**WHAT YOU WILL DO**.
When you find the line that contains "kingdom: Animalia", restate it and all lines after it exactly, stopping at the end of the material.
········
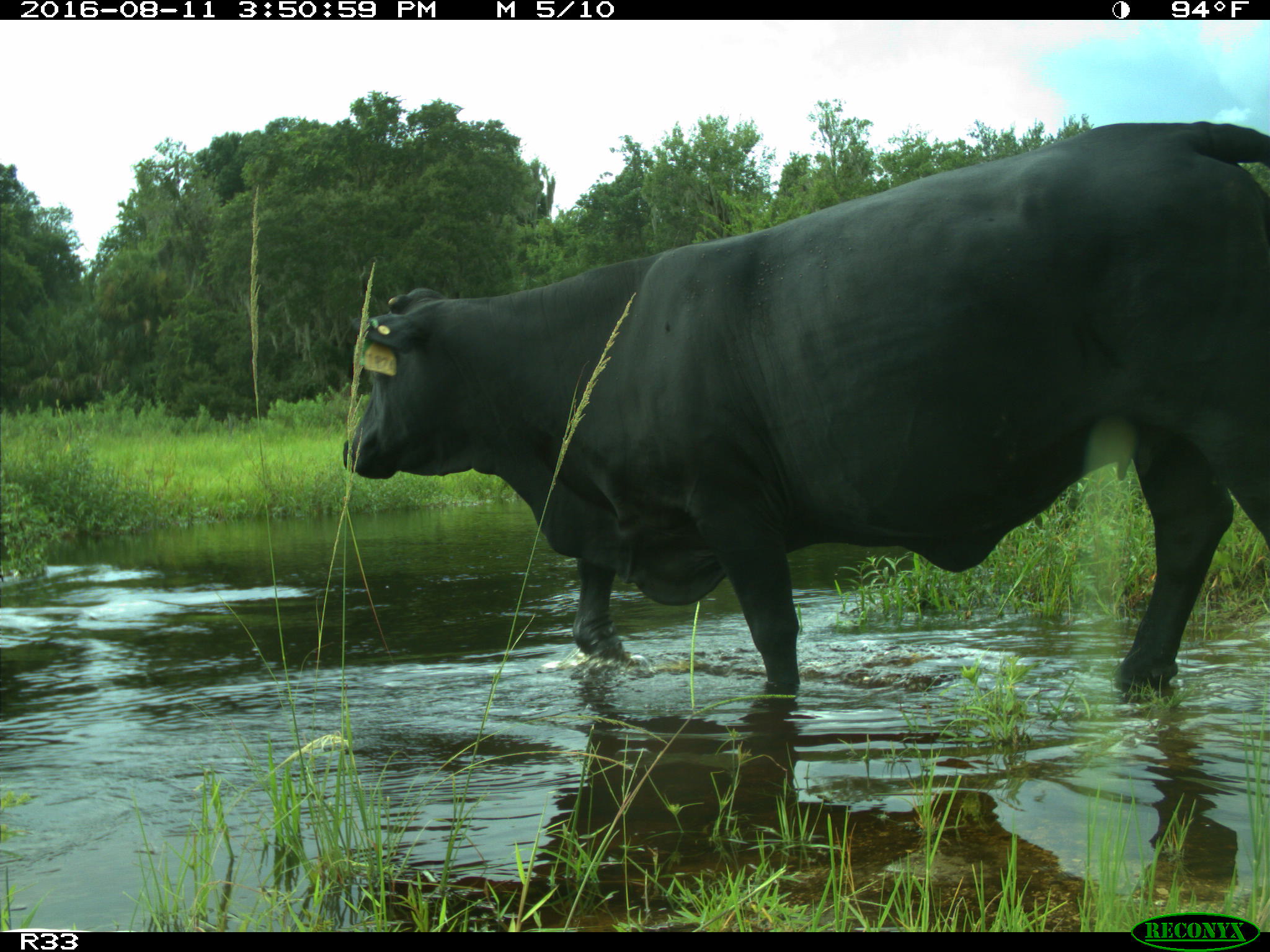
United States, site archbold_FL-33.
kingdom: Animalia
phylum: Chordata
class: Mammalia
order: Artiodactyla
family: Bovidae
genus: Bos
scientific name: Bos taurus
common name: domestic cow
········
**SOLVED PROBLEM**.
kingdom: Animalia
phylum: Chordata
class: Mammalia
order: Artiodactyla
family: Bovidae
genus: Bos
scientific name: Bos taurus
common name: domestic cow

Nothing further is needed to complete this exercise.